■ **Task to carry out**: Restate exactly the lines below, from the one containing "Is (x=482, y=603)" through the final line, and leave out the pictures.

■ **Data lines**:
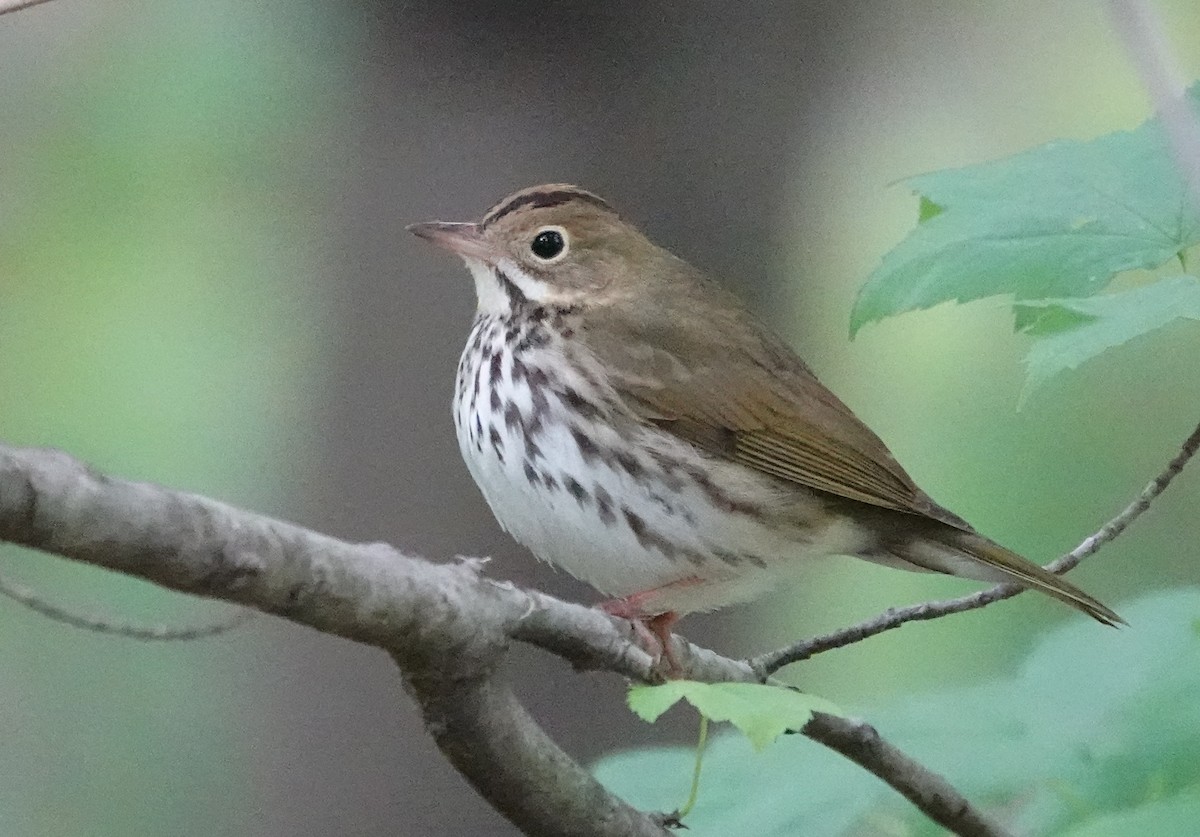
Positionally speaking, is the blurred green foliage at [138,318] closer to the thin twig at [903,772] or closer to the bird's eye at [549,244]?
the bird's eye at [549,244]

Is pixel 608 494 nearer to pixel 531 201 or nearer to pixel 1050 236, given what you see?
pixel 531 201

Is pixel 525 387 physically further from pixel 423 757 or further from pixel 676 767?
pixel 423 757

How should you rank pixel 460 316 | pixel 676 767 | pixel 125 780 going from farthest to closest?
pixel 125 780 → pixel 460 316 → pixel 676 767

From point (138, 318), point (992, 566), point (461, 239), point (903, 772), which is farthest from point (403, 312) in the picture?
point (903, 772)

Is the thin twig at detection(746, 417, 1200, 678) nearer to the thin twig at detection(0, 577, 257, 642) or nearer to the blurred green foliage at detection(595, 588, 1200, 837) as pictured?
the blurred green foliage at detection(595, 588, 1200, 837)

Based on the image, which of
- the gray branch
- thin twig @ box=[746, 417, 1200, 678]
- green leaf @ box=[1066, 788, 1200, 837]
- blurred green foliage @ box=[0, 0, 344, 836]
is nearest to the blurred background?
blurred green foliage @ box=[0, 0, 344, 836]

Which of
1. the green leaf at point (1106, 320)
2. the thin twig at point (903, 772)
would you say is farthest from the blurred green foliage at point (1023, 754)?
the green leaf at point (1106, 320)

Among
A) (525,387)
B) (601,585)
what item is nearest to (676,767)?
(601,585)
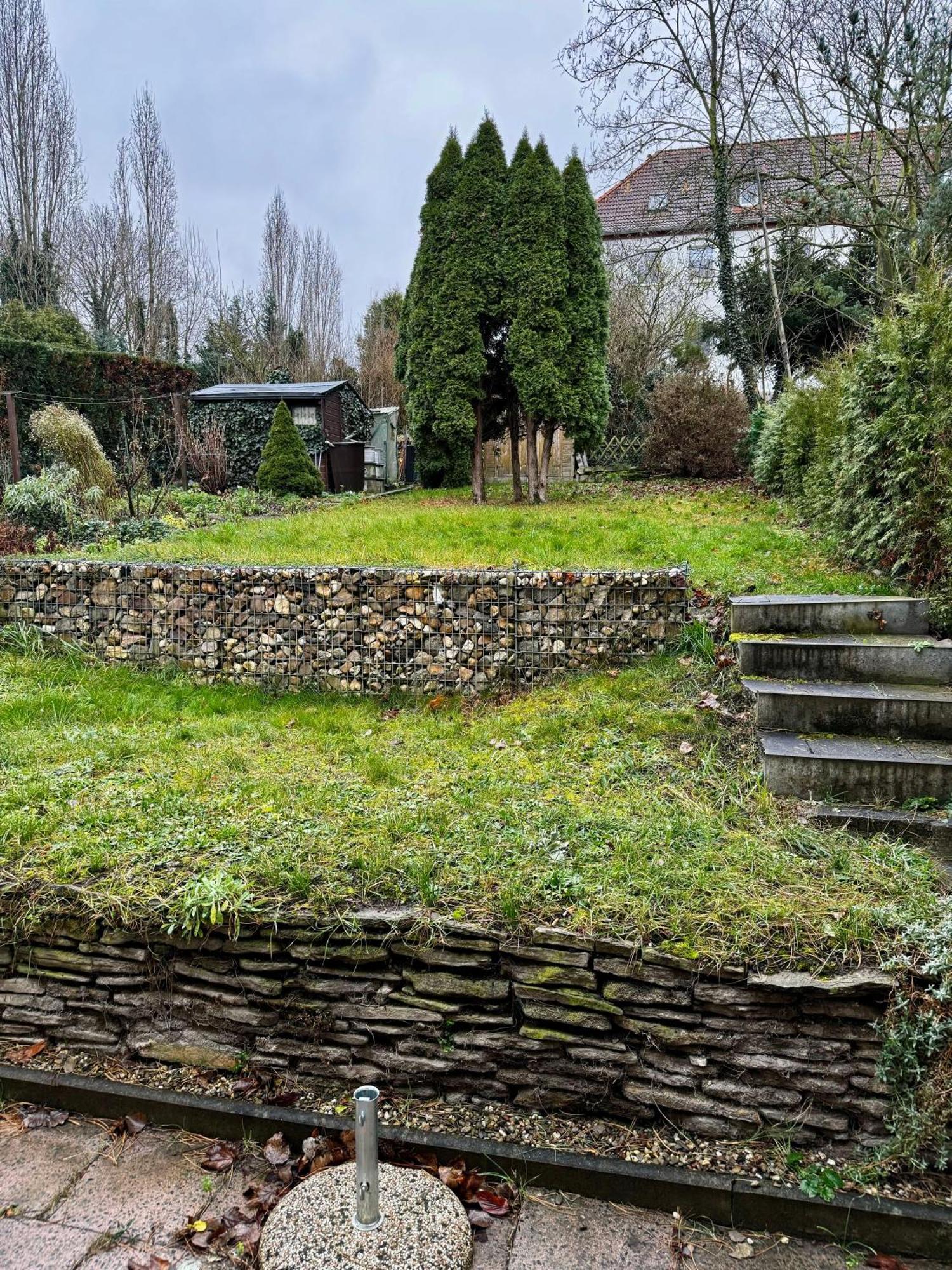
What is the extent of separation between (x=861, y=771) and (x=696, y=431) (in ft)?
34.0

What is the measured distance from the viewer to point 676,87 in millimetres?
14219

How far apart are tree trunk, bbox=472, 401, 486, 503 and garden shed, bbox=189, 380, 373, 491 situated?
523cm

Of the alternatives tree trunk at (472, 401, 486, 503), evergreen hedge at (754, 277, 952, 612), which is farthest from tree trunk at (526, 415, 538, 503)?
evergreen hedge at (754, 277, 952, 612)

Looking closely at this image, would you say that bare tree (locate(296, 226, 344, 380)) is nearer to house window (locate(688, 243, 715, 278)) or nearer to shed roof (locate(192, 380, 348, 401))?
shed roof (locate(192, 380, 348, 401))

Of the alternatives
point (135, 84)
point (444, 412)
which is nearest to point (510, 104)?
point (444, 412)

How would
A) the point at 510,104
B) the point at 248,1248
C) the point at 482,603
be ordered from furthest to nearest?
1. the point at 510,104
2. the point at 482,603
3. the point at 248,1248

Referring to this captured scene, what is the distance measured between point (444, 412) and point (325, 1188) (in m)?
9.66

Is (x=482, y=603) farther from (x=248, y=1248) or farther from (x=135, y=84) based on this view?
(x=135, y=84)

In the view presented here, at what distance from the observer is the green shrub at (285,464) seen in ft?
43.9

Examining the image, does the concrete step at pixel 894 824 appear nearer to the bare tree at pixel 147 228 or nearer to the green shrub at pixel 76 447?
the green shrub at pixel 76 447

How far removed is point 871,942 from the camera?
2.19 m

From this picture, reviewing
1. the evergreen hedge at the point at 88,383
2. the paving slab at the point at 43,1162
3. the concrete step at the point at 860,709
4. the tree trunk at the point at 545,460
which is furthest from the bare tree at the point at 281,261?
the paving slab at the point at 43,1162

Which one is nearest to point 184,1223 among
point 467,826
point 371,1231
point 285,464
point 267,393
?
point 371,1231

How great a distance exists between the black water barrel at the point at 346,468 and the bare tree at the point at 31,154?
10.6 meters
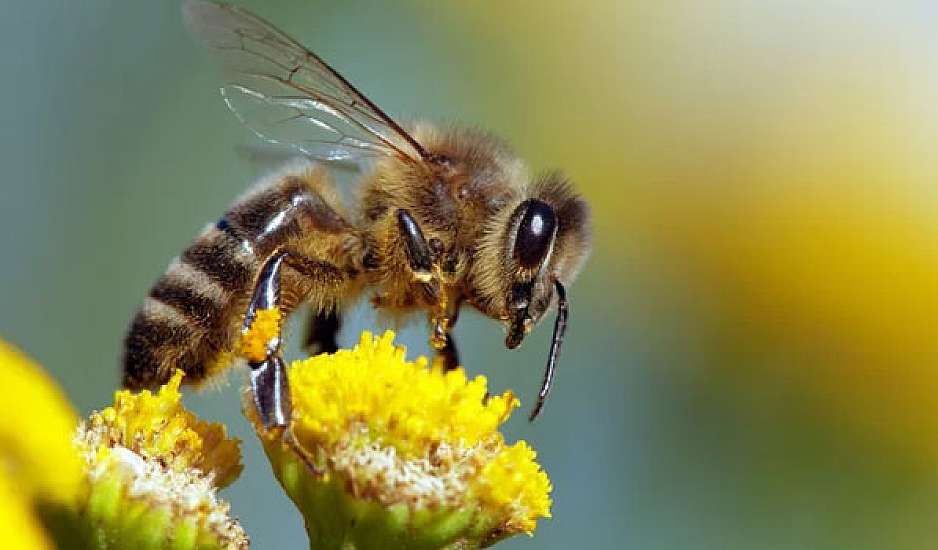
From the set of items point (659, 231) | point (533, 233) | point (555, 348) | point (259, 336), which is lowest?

■ **Exercise answer**:
Is (x=482, y=603) farther from (x=248, y=1248) or farther from (x=135, y=84) based on this view?
(x=135, y=84)

In the view presented here, at what distance from the observer is the green shrub at (285,464) seen in ft?
43.9

Examining the image, does the concrete step at pixel 894 824 appear nearer to the bare tree at pixel 147 228 or nearer to the green shrub at pixel 76 447?
the green shrub at pixel 76 447

How far removed is point 871,942 from the camera?
2.19 m

From this picture, reviewing
1. the evergreen hedge at the point at 88,383
2. the paving slab at the point at 43,1162
3. the concrete step at the point at 860,709
4. the tree trunk at the point at 545,460
which is furthest from the bare tree at the point at 281,261?
the paving slab at the point at 43,1162

Which one is nearest to point 184,1223 among
point 467,826
point 371,1231
point 285,464
point 267,393
?
point 371,1231

How great a distance exists between the black water barrel at the point at 346,468 and the bare tree at the point at 31,154?
10.6 meters
From the set of items point (659, 231) | point (533, 233) | point (555, 348) | point (259, 336), which is lowest?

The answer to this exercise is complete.